Task description: In the part of the records that opens with the line containing "Between the wood-look" and closes with the line containing "31.8 inches", change "greater height" to "higher position" and write those lines out again with nothing else altered. Leave the pictures out.

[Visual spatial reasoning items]
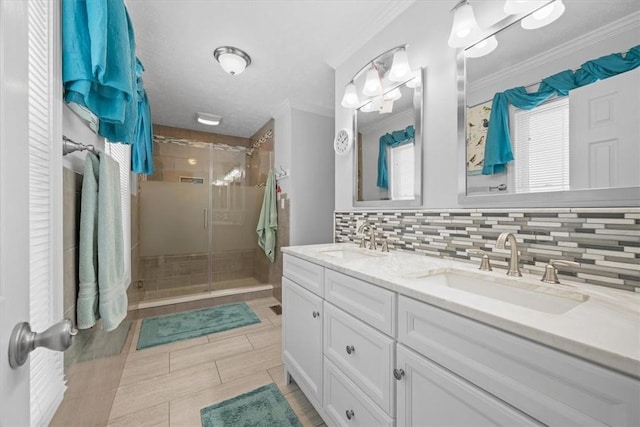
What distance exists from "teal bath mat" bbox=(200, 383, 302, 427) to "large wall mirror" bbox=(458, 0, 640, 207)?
1.45 meters

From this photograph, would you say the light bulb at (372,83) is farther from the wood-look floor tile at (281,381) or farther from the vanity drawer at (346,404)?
the wood-look floor tile at (281,381)

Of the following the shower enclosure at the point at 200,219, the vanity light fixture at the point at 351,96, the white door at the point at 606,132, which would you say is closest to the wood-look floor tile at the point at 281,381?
the shower enclosure at the point at 200,219

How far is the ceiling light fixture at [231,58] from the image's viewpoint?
1843 mm

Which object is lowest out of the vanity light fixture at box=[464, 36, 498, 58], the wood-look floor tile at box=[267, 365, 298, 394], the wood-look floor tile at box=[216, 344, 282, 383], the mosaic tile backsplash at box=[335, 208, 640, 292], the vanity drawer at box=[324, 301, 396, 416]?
the wood-look floor tile at box=[267, 365, 298, 394]

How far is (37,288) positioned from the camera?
667 millimetres

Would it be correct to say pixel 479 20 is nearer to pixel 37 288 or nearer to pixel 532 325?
pixel 532 325

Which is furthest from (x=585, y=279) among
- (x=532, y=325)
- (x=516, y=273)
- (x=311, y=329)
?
(x=311, y=329)

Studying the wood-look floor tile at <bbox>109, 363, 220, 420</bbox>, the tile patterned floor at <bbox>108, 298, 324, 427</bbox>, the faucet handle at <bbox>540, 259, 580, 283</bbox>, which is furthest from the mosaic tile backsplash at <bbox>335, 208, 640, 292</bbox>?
the wood-look floor tile at <bbox>109, 363, 220, 420</bbox>

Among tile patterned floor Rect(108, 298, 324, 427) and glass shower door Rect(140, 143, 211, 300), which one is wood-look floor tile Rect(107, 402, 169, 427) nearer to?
tile patterned floor Rect(108, 298, 324, 427)

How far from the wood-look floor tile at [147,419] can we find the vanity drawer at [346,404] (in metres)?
0.88

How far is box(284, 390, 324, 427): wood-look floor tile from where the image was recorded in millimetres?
1326

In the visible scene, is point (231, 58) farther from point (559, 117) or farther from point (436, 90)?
point (559, 117)

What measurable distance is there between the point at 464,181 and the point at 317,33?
137cm

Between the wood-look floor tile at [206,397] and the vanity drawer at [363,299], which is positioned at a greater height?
the vanity drawer at [363,299]
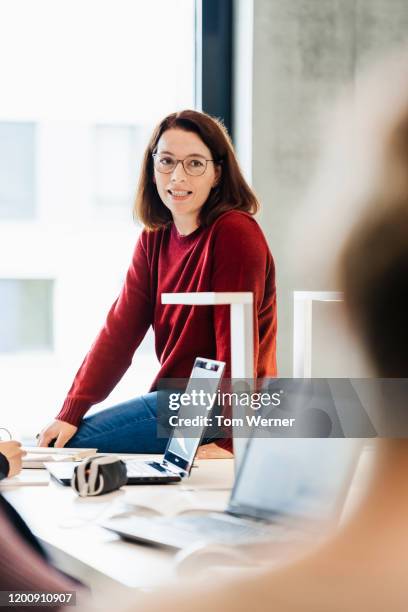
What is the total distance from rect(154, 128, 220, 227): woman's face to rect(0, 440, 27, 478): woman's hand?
31.8 inches

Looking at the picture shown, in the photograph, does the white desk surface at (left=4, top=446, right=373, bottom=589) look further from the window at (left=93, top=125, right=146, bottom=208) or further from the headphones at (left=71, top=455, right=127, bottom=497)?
the window at (left=93, top=125, right=146, bottom=208)

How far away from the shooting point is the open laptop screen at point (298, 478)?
46 cm

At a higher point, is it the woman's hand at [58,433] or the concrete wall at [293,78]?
the concrete wall at [293,78]

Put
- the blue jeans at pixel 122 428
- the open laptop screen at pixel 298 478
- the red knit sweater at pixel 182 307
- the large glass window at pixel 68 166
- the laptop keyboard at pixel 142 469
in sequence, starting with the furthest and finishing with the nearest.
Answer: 1. the large glass window at pixel 68 166
2. the blue jeans at pixel 122 428
3. the red knit sweater at pixel 182 307
4. the laptop keyboard at pixel 142 469
5. the open laptop screen at pixel 298 478

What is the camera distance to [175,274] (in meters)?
1.90

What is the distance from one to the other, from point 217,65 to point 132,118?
1.08 ft

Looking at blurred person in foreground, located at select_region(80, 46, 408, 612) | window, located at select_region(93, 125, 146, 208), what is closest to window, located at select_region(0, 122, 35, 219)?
window, located at select_region(93, 125, 146, 208)

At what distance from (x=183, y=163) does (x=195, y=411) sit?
90cm

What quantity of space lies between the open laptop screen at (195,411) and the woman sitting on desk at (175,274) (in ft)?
1.35

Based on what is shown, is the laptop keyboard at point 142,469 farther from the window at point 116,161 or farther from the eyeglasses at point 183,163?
the window at point 116,161

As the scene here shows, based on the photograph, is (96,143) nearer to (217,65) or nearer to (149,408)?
(217,65)

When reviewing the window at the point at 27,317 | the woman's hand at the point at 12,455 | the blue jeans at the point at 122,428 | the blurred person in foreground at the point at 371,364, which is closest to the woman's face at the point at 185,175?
the blue jeans at the point at 122,428

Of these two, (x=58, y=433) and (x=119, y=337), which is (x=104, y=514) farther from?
(x=119, y=337)

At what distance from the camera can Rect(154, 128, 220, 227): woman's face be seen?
6.24ft
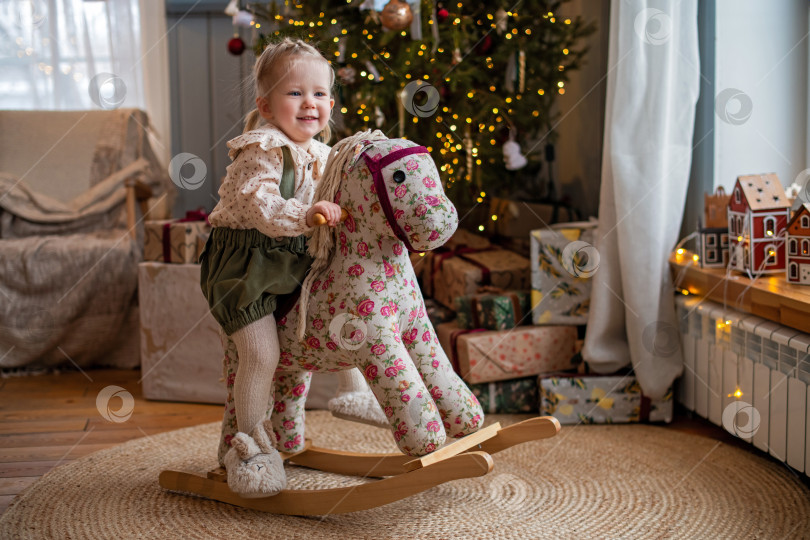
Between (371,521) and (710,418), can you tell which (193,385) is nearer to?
(371,521)

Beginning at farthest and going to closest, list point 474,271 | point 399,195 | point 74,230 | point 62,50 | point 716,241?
point 62,50, point 74,230, point 474,271, point 716,241, point 399,195

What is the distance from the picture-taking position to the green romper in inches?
58.1

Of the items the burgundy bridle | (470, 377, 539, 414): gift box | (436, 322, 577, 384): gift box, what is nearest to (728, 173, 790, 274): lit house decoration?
(436, 322, 577, 384): gift box

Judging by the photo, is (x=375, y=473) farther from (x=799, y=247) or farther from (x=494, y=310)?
(x=799, y=247)

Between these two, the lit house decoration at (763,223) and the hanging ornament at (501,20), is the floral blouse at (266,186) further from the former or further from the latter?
the hanging ornament at (501,20)

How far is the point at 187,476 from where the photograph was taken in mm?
1703

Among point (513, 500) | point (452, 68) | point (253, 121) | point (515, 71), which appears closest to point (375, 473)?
point (513, 500)

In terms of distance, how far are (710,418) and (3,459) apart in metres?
1.75

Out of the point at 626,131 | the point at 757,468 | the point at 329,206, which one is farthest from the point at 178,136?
the point at 757,468

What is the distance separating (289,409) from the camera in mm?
1729

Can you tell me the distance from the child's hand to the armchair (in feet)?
5.43

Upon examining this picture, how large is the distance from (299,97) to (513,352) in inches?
41.5

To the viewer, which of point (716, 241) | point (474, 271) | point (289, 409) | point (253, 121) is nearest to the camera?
point (253, 121)

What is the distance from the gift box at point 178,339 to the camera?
2.43 metres
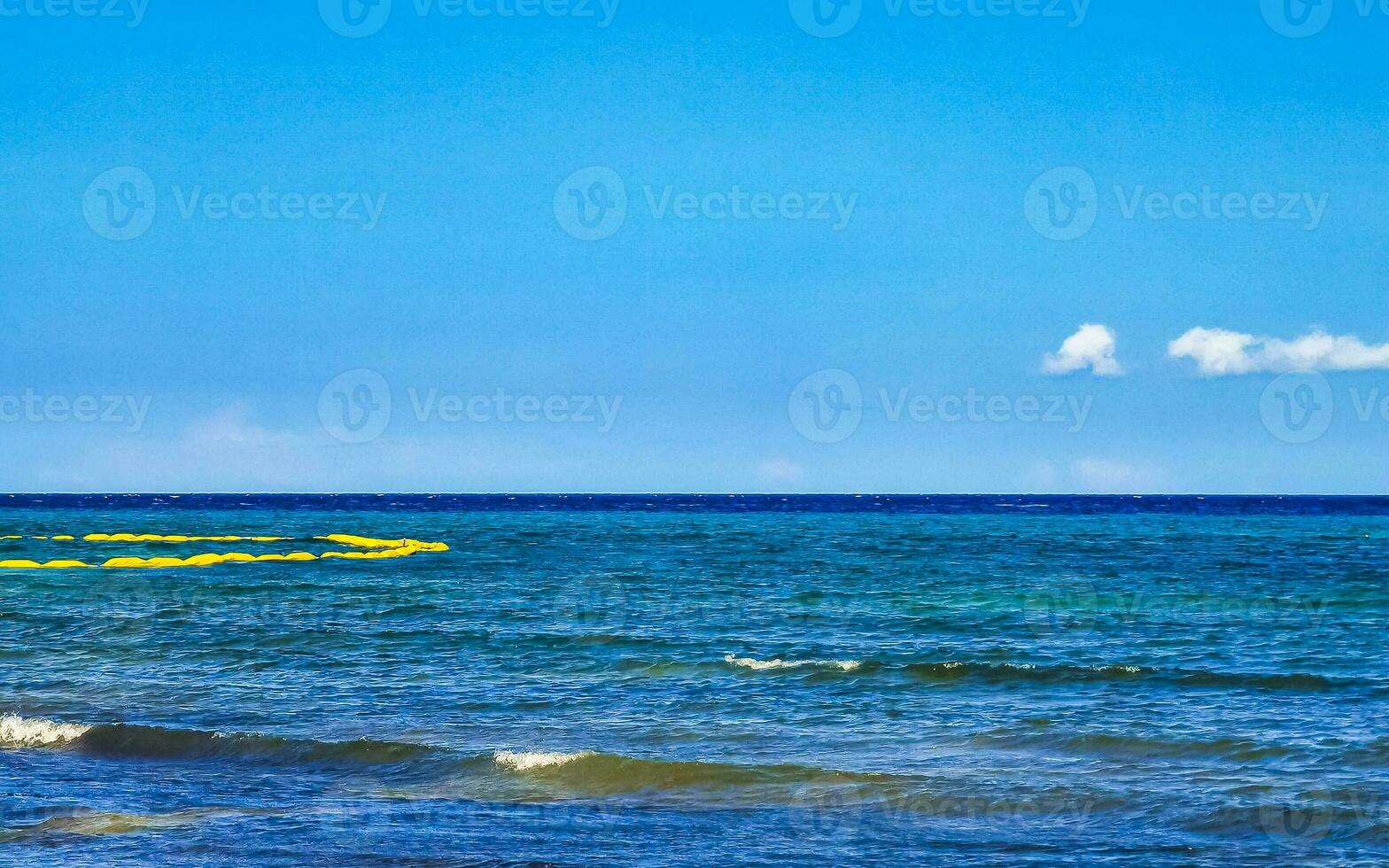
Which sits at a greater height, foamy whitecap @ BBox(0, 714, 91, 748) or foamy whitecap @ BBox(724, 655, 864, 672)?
foamy whitecap @ BBox(724, 655, 864, 672)

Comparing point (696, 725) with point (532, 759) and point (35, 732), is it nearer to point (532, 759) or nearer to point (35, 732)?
point (532, 759)

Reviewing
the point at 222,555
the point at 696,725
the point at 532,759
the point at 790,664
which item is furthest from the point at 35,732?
the point at 222,555

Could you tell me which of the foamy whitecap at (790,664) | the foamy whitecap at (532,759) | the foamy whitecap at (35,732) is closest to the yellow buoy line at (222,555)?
the foamy whitecap at (35,732)

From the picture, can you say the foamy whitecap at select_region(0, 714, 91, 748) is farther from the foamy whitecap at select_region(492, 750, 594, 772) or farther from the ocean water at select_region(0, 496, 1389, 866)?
the foamy whitecap at select_region(492, 750, 594, 772)

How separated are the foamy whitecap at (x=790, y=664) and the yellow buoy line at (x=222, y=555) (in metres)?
37.4

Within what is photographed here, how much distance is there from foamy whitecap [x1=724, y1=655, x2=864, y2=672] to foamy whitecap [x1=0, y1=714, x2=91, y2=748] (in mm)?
12258

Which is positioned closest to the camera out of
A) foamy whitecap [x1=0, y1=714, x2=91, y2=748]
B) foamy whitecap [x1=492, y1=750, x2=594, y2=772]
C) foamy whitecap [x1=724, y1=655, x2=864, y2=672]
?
foamy whitecap [x1=492, y1=750, x2=594, y2=772]

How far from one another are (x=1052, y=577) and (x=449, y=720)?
34555 millimetres

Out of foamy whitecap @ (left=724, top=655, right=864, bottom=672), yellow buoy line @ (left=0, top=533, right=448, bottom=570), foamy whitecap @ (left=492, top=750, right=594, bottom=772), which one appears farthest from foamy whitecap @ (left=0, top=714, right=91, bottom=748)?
yellow buoy line @ (left=0, top=533, right=448, bottom=570)

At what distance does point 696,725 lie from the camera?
20719mm

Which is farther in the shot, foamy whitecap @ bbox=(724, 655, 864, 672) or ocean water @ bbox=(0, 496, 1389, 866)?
foamy whitecap @ bbox=(724, 655, 864, 672)

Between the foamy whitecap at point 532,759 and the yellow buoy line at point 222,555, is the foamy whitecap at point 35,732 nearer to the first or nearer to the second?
the foamy whitecap at point 532,759

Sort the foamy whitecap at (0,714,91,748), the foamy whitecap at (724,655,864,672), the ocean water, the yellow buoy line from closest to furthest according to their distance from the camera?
the ocean water → the foamy whitecap at (0,714,91,748) → the foamy whitecap at (724,655,864,672) → the yellow buoy line

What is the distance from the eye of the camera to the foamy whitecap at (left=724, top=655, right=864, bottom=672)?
1032 inches
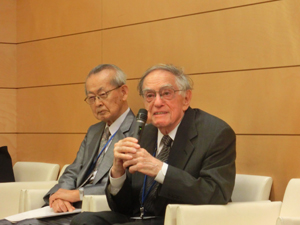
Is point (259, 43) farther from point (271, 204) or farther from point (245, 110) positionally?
point (271, 204)

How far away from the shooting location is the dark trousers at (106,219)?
2377 mm

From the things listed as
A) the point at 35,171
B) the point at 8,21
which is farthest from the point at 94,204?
the point at 8,21

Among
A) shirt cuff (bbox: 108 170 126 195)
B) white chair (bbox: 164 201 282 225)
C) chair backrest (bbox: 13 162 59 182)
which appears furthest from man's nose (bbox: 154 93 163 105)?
chair backrest (bbox: 13 162 59 182)

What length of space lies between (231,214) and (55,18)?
9.50 feet

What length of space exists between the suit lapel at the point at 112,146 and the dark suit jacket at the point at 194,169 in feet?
1.51

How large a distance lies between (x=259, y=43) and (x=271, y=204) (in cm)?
111

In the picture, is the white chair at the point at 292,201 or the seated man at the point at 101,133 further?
the seated man at the point at 101,133

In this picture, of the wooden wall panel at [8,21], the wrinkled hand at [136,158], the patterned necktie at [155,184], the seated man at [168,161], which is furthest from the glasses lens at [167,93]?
the wooden wall panel at [8,21]

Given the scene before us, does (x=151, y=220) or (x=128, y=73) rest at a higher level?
(x=128, y=73)

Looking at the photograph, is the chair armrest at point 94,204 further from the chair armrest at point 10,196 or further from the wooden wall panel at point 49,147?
the wooden wall panel at point 49,147

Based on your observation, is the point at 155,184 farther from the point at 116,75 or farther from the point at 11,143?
the point at 11,143

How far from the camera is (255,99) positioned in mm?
2900

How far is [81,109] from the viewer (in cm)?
405

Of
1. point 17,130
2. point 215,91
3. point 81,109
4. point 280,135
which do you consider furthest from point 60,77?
point 280,135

Result below:
Between the wood-look floor tile at [206,397] and the vanity drawer at [363,299], which is positioned at a higher position?
the vanity drawer at [363,299]
What is the total distance from rect(154, 128, 220, 227): woman's face to rect(0, 440, 27, 478): woman's hand?
31.8 inches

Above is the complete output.